This article appeared in a local newspaper, The Independent, in 1996.
The Gravity of a Juggling Festival HARRIET ECKSTEIN


Harriet Eckstein is interim director of the Santa Barbara Rape Crisis Center. She has been a beginning juggler for 20 years.

Twenty years ago, Isla Vista was my home. In many ways it is the same today as it was then except there was no cappuccino-to-go, Morninglory sold vinyl record and eight-track tapes, only one shop sold beer, and no one, except for Japanese exchange students, had heard of sushi.

The war in Vietnam had ended, but the war on women continued. On November 20, 1976, Jacqueline Ann Rook, a 21-year-old resident advisor at Francisco Torres dorm, disappeared. Mary-Ann Sarris, a 19-year-old waitress who worked at two Goleta restaurants, was abducted two weeks later. There was a rape reported in an Isla Vista apartment and another in one of the dorms.

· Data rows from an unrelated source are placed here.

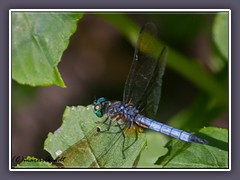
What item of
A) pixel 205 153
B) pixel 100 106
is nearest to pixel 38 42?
pixel 100 106

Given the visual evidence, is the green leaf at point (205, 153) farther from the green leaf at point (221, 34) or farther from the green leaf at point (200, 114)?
the green leaf at point (221, 34)

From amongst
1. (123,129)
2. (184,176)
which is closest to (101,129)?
(123,129)

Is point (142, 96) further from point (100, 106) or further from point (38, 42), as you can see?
point (38, 42)

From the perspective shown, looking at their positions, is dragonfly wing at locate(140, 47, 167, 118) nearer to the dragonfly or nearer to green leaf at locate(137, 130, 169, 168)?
the dragonfly

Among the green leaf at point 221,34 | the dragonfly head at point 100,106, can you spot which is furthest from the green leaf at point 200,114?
the dragonfly head at point 100,106

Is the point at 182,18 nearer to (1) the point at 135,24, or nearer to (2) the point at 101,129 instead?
(1) the point at 135,24

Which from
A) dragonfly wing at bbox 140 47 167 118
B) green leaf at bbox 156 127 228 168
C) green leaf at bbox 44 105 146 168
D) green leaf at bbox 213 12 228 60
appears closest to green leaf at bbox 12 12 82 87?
green leaf at bbox 44 105 146 168
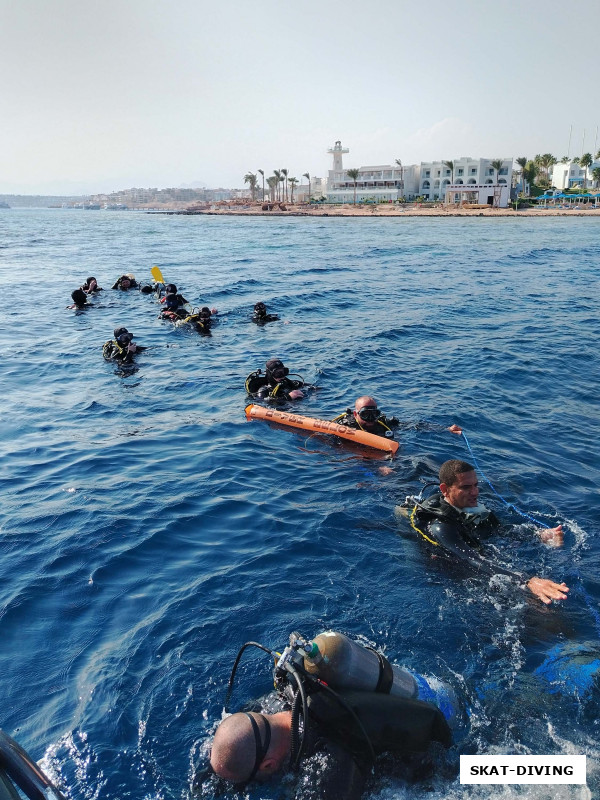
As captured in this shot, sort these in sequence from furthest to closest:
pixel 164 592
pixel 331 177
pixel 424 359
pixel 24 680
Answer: pixel 331 177
pixel 424 359
pixel 164 592
pixel 24 680

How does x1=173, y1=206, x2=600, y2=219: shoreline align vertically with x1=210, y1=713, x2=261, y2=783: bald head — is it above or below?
below

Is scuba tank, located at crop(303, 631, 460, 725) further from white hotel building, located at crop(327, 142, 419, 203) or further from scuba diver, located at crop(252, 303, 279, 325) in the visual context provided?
white hotel building, located at crop(327, 142, 419, 203)

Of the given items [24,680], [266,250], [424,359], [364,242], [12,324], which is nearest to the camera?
→ [24,680]

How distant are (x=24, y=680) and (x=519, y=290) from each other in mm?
24574

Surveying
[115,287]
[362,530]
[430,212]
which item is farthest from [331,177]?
[362,530]

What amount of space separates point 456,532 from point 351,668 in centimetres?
269

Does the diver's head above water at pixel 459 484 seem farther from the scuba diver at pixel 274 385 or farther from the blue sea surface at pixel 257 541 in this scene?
the scuba diver at pixel 274 385

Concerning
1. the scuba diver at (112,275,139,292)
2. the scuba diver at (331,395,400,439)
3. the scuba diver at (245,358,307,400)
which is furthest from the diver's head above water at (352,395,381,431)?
the scuba diver at (112,275,139,292)

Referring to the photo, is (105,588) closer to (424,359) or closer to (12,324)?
(424,359)

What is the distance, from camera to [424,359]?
15148mm

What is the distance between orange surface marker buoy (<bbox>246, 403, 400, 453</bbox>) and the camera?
919cm

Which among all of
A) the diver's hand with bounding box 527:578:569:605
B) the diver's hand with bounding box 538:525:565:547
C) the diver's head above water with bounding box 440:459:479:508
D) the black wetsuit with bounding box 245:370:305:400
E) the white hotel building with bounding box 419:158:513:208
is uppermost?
the white hotel building with bounding box 419:158:513:208

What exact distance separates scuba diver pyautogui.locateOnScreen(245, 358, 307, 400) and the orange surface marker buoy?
1.61 ft

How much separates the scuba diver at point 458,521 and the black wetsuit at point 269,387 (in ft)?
18.5
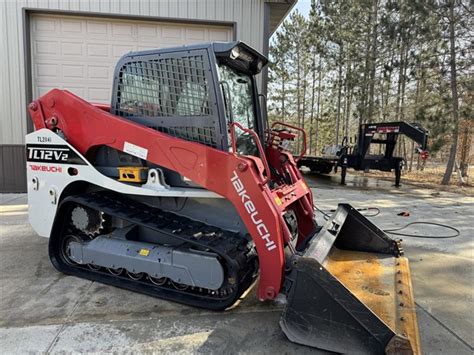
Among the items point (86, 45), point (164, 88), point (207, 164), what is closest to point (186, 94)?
point (164, 88)

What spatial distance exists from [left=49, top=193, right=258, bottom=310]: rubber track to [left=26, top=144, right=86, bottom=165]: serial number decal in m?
0.38

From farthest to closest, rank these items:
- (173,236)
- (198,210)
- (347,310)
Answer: (198,210) → (173,236) → (347,310)

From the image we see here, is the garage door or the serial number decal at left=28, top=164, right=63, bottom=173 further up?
the garage door

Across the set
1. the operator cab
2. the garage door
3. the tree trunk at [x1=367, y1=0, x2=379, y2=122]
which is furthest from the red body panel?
the tree trunk at [x1=367, y1=0, x2=379, y2=122]

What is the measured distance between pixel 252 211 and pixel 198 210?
2.49 feet

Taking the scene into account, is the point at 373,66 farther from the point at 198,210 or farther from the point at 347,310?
the point at 347,310

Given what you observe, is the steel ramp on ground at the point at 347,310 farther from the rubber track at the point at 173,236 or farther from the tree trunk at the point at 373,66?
the tree trunk at the point at 373,66

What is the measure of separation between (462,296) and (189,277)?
261cm

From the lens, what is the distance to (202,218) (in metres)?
3.31

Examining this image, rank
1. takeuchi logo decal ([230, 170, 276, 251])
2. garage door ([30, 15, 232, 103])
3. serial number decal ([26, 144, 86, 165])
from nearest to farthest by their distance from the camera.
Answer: takeuchi logo decal ([230, 170, 276, 251]) → serial number decal ([26, 144, 86, 165]) → garage door ([30, 15, 232, 103])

A young woman named Patty Laney, a 21-year-old UCSB student who volunteered at the I.V. Credit Union, the Food Co-op, and the fledging Isla Vista Medical Clinics, was one of the many Isla Vista residents who helped nail up posters to raise awareness about sexual assault. Along with the members of the I.V. Women’s Center, the I.V. Community Council, Das Institut, and the relatively new rape Crisis Center, Patty and dozens of other residents mobilized to seek clues to the murders.

Warnings about hitchhiking were everywhere; women drivers were urged to “pick up a sister,” and the community picketed MTD offices to provide evening bus service between Isla Vista and Santa Barbara. There were rallies and consciousness-raising groups. Letters about sexual assault filled the editorial pages of the Santa Barbara News-press, the Daily Nexus, and the Alternative. Unlike Patty, many of us didn’t hand out flyers, we didn’t attend rallies, we weren’t politicized. We were just scared.

Patty Laney was last seen at a bus stop at the corner of Hollister and Patterson on January 18, 1977. She had just finished rehearsing her juggling act with a friend for her first public show -- a benefit for a local nonprofit group -- and was on her way to her mime class. Her body was found in Refugio Canyon the following day.

The "Sheriff's Department eventually arrested a 21-year-old Goleta man after he attempted to murder a young hitchhiker in Hollywood. He was a student at Santa Barbara City College, described by his live-in girlfriend as “very, very nice,” and had worked as a waiter in his father’s Danish restaurant in Solvang. An Ellwood Beach neighbor described him as “open and friendly.” The former Santa Ynez. High School honor student pleaded guilty three and a half years after he raped and murdered Patty, Jackie, and Mary Ann.

A few months after Patty died, some of her juggling friends were asked to give a benefit performance. Members of the I.V. Gorilla Theater helped them quickly pull together a routine and introduced the group with a pseudo-Italian accent as the Strombolis. The name stuck, the group continued to practice together, and in April of the same year, the Strombolis declared a festival in honor and memory of their friend and fellow juggler, Patty Laney.

Now mountain bikes have replaced old Schwinn Varsities and buzz-cuts outnumber ponytails. The war on women continues, but the Strombolis, the Santa Barbara Rape Crisis Center, and others continue to work toward peace. As sparkling clubs and flaming torches and fluorescent balls fly through the air and unicyclists, magicians, and jugglers trade tricks, the 20th Annual Isla Vista April Fool’s Jugglers’ Festival celebrates the life of Patty Laney. And, as has been the case for 20 years, the public show on Saturday night is a benefit for the Rape Crisis Center. This year the show is particularly significant because the featured performer is a woman who was born only a year before Patty died -- 22-year-old Francoise Rochais is the International Juggling Association World Champion.